- _Material supplied_
######

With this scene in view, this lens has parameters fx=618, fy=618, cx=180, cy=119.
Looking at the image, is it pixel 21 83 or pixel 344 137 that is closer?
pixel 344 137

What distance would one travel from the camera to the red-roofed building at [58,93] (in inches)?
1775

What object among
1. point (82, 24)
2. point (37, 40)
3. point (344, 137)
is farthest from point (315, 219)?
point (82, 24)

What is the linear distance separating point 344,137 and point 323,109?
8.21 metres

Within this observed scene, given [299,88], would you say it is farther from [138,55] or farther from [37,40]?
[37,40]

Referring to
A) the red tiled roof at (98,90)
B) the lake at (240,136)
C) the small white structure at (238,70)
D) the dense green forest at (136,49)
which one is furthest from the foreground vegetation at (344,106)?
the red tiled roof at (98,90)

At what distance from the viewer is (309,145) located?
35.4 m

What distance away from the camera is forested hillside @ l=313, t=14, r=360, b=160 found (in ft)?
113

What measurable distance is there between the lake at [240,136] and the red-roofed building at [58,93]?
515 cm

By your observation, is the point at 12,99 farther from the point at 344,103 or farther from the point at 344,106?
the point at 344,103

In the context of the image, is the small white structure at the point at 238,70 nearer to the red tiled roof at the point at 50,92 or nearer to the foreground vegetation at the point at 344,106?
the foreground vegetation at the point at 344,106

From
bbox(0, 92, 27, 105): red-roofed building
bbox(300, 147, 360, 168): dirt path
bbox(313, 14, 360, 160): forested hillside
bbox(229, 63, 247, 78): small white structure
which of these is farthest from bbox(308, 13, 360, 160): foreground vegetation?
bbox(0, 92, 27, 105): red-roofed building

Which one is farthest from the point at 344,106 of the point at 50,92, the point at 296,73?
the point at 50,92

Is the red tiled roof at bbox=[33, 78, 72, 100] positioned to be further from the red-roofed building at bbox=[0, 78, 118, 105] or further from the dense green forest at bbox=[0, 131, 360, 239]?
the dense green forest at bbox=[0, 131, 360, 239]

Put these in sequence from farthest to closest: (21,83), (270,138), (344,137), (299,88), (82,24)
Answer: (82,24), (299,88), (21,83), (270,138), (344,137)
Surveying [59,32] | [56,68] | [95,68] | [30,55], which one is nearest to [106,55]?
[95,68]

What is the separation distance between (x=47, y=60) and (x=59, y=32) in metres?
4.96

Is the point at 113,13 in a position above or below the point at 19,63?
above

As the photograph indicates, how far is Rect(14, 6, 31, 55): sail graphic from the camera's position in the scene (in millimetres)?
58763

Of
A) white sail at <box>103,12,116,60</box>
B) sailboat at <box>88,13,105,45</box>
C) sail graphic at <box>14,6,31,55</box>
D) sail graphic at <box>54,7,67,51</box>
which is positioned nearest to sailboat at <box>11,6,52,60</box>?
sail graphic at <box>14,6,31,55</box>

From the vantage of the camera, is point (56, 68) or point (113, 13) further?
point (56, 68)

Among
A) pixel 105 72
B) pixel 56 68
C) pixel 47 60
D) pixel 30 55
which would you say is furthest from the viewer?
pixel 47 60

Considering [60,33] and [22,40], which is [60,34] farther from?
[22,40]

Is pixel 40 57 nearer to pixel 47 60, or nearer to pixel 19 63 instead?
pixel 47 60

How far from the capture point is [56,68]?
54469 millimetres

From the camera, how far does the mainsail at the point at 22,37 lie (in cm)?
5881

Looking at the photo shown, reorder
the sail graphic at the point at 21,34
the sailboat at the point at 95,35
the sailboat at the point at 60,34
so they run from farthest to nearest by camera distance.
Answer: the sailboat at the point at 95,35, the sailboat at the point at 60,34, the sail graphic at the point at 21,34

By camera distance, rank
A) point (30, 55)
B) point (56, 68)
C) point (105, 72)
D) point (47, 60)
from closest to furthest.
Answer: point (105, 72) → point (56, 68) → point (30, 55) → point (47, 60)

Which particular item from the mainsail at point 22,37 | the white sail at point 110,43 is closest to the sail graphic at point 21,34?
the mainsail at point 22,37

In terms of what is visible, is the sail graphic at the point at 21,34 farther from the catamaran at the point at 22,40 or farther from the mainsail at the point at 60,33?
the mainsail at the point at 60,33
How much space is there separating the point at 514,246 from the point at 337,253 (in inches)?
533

######

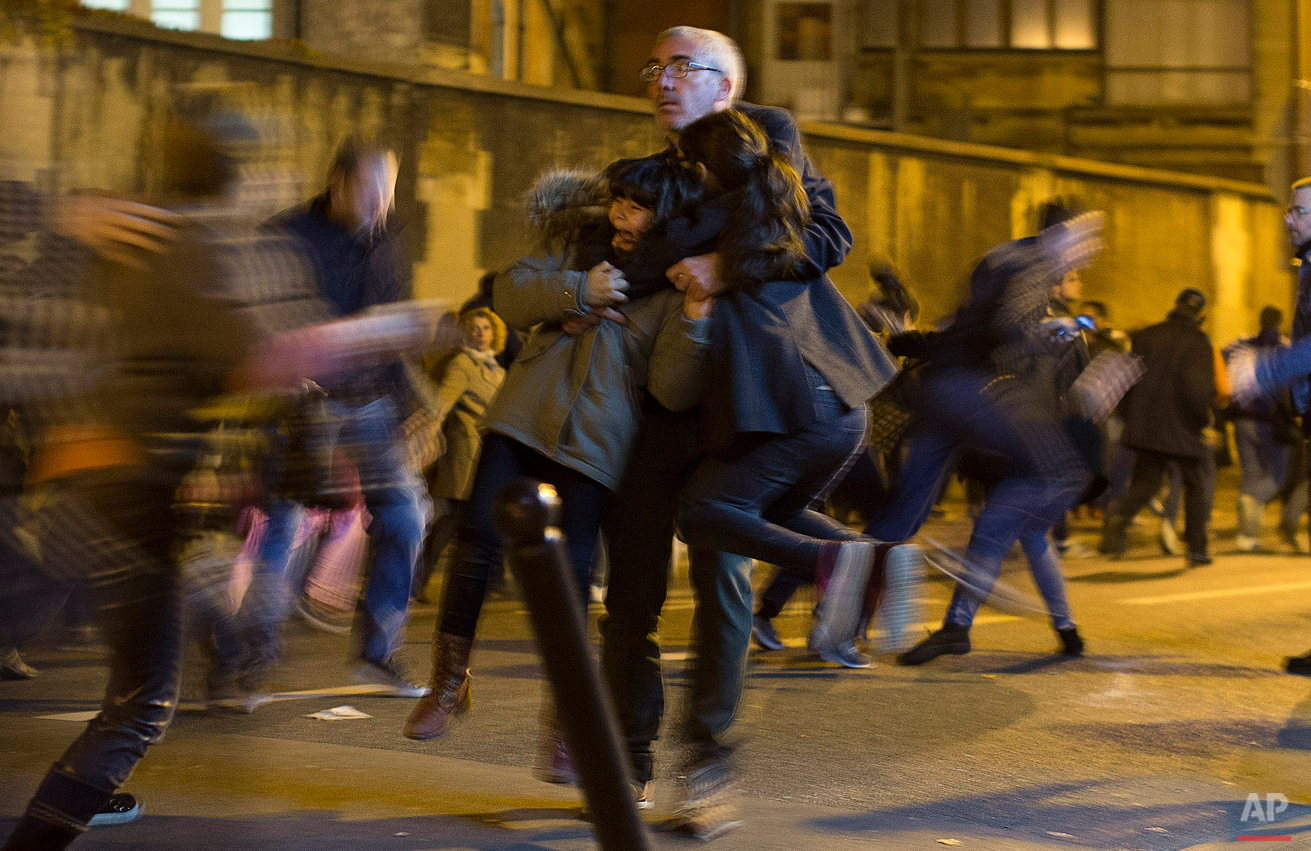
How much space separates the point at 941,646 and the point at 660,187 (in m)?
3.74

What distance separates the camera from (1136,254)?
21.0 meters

######

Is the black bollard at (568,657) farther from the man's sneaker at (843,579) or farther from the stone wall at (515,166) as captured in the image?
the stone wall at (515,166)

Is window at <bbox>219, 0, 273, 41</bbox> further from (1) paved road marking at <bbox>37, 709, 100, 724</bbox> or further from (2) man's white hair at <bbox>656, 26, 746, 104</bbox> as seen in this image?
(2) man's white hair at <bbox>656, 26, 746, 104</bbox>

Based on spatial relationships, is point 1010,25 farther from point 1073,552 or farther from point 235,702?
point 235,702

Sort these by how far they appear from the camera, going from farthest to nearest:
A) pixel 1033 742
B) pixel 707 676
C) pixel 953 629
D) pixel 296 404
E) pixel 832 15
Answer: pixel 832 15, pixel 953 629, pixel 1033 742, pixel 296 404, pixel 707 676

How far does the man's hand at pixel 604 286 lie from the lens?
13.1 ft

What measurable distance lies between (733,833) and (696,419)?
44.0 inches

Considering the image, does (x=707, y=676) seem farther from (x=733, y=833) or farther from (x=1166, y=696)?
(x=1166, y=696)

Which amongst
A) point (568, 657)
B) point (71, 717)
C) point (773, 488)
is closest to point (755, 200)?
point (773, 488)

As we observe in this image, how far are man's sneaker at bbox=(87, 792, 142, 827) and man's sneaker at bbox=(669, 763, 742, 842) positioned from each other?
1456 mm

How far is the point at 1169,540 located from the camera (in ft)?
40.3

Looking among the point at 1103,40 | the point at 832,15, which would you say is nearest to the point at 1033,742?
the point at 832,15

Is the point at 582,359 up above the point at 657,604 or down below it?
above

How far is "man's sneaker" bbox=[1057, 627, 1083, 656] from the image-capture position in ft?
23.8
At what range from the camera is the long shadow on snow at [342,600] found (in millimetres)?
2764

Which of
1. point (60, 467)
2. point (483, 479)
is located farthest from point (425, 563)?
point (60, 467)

######

- _What the task requires_
Please rewrite the part of the listing that opens with the line containing "At what distance" and closes with the line containing "Answer: (82,24), (299,88), (21,83), (270,138), (344,137)", renaming "forested hillside" to "wooded slope" and changing nothing else. Return only those lines.

- _Written response_
At what distance from the viewer is (309,145) located?
35.4 m

What distance away from the camera is wooded slope @ l=313, t=14, r=360, b=160 found (in ft)?
113

What measurable distance is there between the lake at [240,136] and the red-roofed building at [58,93]?
515 cm

By your observation, is the point at 12,99 farther from the point at 344,103 or farther from the point at 344,106?
the point at 344,103

In the context of the image, is the small white structure at the point at 238,70 nearer to the red tiled roof at the point at 50,92 or nearer to the foreground vegetation at the point at 344,106?
the foreground vegetation at the point at 344,106

From
bbox(0, 92, 27, 105): red-roofed building
bbox(300, 147, 360, 168): dirt path
bbox(313, 14, 360, 160): wooded slope
bbox(229, 63, 247, 78): small white structure
which of these is farthest from bbox(308, 13, 360, 160): foreground vegetation?
bbox(0, 92, 27, 105): red-roofed building

Which one is farthest from the point at 344,106 of the point at 50,92, the point at 296,73?
the point at 50,92

Is the red tiled roof at bbox=[33, 78, 72, 100] positioned to be further from the red-roofed building at bbox=[0, 78, 118, 105] or further from the dense green forest at bbox=[0, 131, 360, 239]?
the dense green forest at bbox=[0, 131, 360, 239]

Put these in sequence from farthest to closest: (21,83), (270,138), (344,137), (299,88), (82,24)
Answer: (82,24), (299,88), (21,83), (270,138), (344,137)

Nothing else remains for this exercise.